Selected passage:
Colorado oil production is surging to record levels, outpacing the other major producing US states in year-over-year gains on the backs of the steady-and-predictable Denver-Julesburg (DJ) Basin and overlapping Niobrara Shale.
As overall US oil output continues to surge, attention has been drawn to the Permian Basin and SCOOP and STACK plays. Operators have flocked to West Texas, southeastern New Mexico, and central Oklahoma to stake claims to land they believe will usher them into a new, leaner era for the industry. The expansive Permian alone, which covers more than 75,000 sq miles, has accounted for the bulk of US oil production increases and mergers and acquisitions over the last couple of years.
Although they are intertwined and together encompass parts of Colorado border states Wyoming, Nebraska, and Kansas, the DJ and Niobrara offer a fraction of the acreage and prospective resources of the Permian. But the existing acreage quality is high. Relatively few companies have large positions in the region, with leadership of many of those firms having earned their stripes with nearby competitors.

Task requirements:
a) According to the Colorado oil passage, how large an area does the Permian Basin cover?
b) Duplicate word for word the part of the Colorado oil passage starting with "Colorado oil production" and going on through "couple of years.".

Provided data:
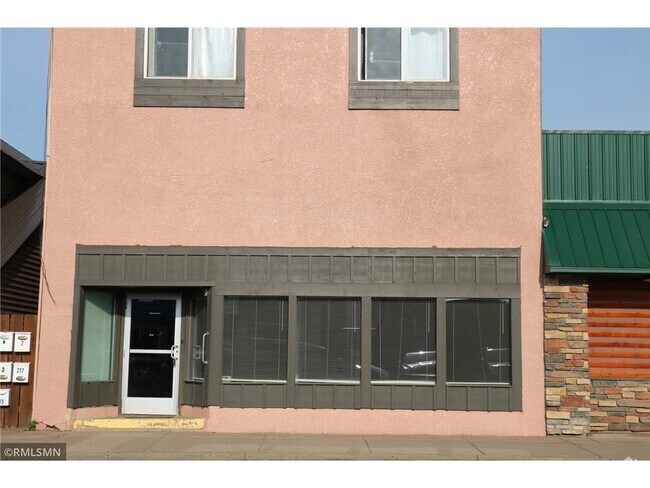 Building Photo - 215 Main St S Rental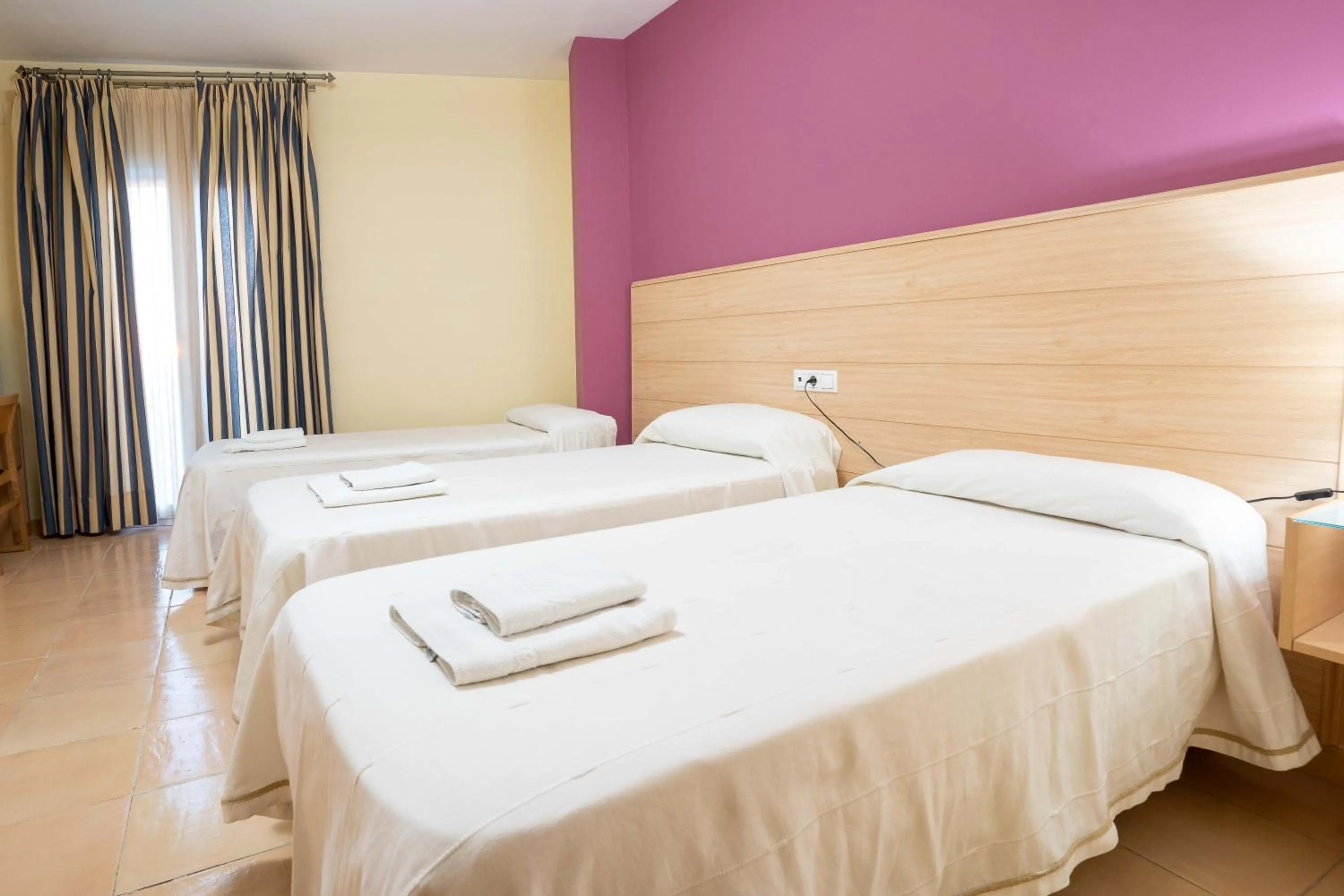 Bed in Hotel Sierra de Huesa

...

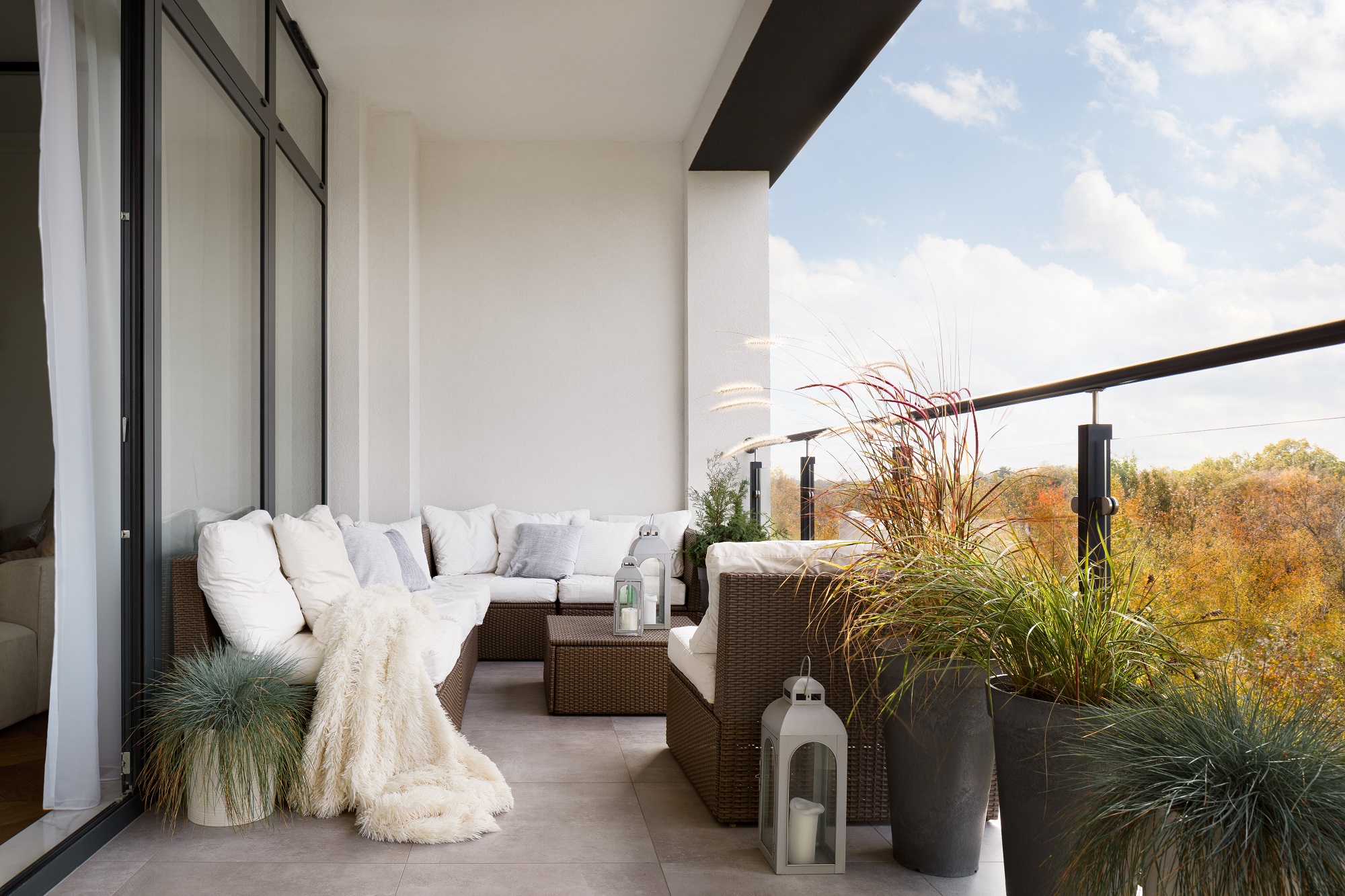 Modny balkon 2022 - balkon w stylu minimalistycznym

Task solutions:
a) More than 75,000 square miles.

b)
Colorado oil production is surging to record levels, outpacing the other major producing US states in year-over-year gains on the backs of the steady-and-predictable Denver-Julesburg (DJ) Basin and overlapping Niobrara Shale.
As overall US oil output continues to surge, attention has been drawn to the Permian Basin and SCOOP and STACK plays. Operators have flocked to West Texas, southeastern New Mexico, and central Oklahoma to stake claims to land they believe will usher them into a new, leaner era for the industry. The expansive Permian alone, which covers more than 75,000 sq miles, has accounted for the bulk of US oil production increases and mergers and acquisitions over the last couple of years.